_Assignment_. Keep only the lines from the top of the listing through the one with "category: rattus species", and reproduce them unaltered.

_Available records_.
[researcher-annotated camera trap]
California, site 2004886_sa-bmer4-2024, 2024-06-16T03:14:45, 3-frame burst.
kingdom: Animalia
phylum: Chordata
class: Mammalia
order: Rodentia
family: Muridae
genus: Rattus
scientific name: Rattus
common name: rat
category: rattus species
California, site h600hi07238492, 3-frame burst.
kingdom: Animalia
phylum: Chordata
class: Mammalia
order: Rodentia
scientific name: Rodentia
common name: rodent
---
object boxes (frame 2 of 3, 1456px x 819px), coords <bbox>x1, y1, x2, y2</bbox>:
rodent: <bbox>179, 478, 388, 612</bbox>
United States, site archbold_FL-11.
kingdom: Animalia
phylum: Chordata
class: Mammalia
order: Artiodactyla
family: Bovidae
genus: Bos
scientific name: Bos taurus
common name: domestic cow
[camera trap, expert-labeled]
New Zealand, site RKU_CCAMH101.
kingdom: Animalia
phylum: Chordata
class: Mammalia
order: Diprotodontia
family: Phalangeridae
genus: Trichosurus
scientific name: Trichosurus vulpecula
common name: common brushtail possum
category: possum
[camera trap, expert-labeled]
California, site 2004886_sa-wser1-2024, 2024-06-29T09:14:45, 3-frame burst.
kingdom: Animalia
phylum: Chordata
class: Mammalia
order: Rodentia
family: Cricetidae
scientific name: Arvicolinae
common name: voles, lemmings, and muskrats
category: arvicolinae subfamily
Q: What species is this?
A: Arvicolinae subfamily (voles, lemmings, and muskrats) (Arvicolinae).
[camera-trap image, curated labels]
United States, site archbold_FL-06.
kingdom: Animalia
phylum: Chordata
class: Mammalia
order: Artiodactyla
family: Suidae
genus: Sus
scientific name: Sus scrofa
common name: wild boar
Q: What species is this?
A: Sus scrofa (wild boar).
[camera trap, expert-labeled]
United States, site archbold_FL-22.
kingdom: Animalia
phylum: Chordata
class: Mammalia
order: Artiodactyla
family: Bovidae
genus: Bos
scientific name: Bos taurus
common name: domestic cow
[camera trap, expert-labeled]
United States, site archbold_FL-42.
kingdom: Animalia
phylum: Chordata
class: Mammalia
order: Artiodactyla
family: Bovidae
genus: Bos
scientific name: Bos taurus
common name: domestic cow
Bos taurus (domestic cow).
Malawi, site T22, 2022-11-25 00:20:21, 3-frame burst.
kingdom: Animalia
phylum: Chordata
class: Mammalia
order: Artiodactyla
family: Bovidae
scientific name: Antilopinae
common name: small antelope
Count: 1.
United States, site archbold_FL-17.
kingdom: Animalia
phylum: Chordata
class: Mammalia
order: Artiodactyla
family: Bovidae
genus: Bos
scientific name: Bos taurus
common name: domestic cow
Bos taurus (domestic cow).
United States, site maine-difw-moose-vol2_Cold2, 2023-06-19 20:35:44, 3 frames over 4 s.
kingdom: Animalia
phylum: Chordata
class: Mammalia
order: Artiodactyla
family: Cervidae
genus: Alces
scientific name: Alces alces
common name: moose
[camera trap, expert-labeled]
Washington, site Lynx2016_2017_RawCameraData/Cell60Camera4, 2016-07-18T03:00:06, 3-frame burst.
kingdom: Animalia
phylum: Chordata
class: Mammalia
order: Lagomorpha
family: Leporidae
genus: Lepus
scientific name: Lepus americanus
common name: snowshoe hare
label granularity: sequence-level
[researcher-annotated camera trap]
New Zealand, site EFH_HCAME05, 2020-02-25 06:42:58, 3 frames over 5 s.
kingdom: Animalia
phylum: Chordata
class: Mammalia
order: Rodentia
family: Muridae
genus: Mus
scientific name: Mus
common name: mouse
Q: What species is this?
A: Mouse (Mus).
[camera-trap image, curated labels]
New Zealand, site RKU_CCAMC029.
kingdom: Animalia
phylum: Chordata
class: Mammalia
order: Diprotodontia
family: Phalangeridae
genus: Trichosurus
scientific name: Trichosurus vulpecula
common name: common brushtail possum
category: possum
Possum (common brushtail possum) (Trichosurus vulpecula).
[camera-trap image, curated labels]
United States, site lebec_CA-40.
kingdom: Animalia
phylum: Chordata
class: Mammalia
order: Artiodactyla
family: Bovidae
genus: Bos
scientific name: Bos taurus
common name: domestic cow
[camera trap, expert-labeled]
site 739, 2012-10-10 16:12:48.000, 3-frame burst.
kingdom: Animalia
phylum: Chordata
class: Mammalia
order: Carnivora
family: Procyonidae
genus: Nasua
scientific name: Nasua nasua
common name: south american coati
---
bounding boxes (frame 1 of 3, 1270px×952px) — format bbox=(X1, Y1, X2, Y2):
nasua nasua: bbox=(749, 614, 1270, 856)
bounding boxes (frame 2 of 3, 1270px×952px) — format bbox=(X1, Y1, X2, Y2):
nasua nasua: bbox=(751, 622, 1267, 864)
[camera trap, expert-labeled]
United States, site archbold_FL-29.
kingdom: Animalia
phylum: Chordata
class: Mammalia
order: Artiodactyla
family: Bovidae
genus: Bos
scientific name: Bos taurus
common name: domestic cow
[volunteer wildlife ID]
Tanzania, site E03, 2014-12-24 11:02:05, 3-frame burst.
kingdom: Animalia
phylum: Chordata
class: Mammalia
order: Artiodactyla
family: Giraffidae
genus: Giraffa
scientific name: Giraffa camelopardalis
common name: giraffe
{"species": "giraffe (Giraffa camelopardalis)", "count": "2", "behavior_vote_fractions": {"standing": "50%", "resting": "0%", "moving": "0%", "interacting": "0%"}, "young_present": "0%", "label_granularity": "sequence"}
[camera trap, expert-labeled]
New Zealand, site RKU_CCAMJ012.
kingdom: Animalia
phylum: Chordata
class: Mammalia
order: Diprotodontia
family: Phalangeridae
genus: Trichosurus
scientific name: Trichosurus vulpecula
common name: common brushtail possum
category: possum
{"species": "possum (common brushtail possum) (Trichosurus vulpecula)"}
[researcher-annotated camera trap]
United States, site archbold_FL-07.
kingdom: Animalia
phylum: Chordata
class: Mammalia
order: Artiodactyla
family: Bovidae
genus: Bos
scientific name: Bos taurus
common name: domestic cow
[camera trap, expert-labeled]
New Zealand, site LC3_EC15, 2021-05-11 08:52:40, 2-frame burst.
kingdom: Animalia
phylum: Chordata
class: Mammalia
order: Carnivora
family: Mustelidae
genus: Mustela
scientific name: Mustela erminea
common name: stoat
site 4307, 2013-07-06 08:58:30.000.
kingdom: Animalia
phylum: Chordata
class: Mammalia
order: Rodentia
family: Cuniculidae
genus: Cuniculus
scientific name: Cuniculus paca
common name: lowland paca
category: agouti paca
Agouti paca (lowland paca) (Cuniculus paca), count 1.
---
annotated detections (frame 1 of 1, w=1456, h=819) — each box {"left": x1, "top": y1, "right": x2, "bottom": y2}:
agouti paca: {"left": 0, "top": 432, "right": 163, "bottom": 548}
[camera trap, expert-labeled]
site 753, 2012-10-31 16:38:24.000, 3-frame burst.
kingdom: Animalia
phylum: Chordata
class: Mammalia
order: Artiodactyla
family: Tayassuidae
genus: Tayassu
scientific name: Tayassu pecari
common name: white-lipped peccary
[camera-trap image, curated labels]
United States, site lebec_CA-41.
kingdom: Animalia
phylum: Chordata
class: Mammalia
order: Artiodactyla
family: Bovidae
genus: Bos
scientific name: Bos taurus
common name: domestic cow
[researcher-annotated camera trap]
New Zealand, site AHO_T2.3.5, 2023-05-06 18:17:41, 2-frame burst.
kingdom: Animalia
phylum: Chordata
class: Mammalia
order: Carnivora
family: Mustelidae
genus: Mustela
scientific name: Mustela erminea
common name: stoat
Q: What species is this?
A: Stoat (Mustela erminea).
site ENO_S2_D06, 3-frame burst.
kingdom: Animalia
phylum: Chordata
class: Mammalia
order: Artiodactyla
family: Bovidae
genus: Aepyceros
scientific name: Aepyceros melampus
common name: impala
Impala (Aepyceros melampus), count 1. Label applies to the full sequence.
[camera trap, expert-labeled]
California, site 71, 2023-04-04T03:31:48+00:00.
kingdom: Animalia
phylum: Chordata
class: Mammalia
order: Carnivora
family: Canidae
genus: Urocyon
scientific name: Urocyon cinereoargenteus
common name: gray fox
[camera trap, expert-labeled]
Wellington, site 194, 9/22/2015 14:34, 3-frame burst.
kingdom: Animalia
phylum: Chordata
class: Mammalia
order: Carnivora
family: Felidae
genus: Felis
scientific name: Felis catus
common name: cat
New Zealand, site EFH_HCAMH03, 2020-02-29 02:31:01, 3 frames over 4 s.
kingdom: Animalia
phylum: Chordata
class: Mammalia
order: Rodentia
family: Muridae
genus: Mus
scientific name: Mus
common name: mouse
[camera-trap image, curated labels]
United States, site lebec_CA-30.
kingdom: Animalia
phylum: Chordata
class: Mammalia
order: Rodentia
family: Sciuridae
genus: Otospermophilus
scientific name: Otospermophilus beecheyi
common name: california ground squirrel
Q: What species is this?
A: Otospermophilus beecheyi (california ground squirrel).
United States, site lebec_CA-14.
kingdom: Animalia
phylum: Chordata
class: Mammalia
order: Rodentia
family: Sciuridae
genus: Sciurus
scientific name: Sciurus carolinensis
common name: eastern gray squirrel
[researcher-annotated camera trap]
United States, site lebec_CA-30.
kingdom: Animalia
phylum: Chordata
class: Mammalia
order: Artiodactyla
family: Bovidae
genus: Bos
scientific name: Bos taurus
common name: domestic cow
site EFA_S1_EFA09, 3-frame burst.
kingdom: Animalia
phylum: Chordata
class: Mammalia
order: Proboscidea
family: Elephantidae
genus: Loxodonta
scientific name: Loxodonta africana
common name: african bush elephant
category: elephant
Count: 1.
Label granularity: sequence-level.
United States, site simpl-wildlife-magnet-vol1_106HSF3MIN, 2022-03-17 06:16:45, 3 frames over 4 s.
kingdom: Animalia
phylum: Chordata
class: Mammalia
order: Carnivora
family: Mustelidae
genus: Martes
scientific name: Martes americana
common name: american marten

_Answer area_.
[researcher-annotated camera trap]
California, site 2004886_sa-bmer4-2024, 2024-06-16T03:14:45, 3-frame burst.
kingdom: Animalia
phylum: Chordata
class: Mammalia
order: Rodentia
family: Muridae
genus: Rattus
scientific name: Rattus
common name: rat
category: rattus species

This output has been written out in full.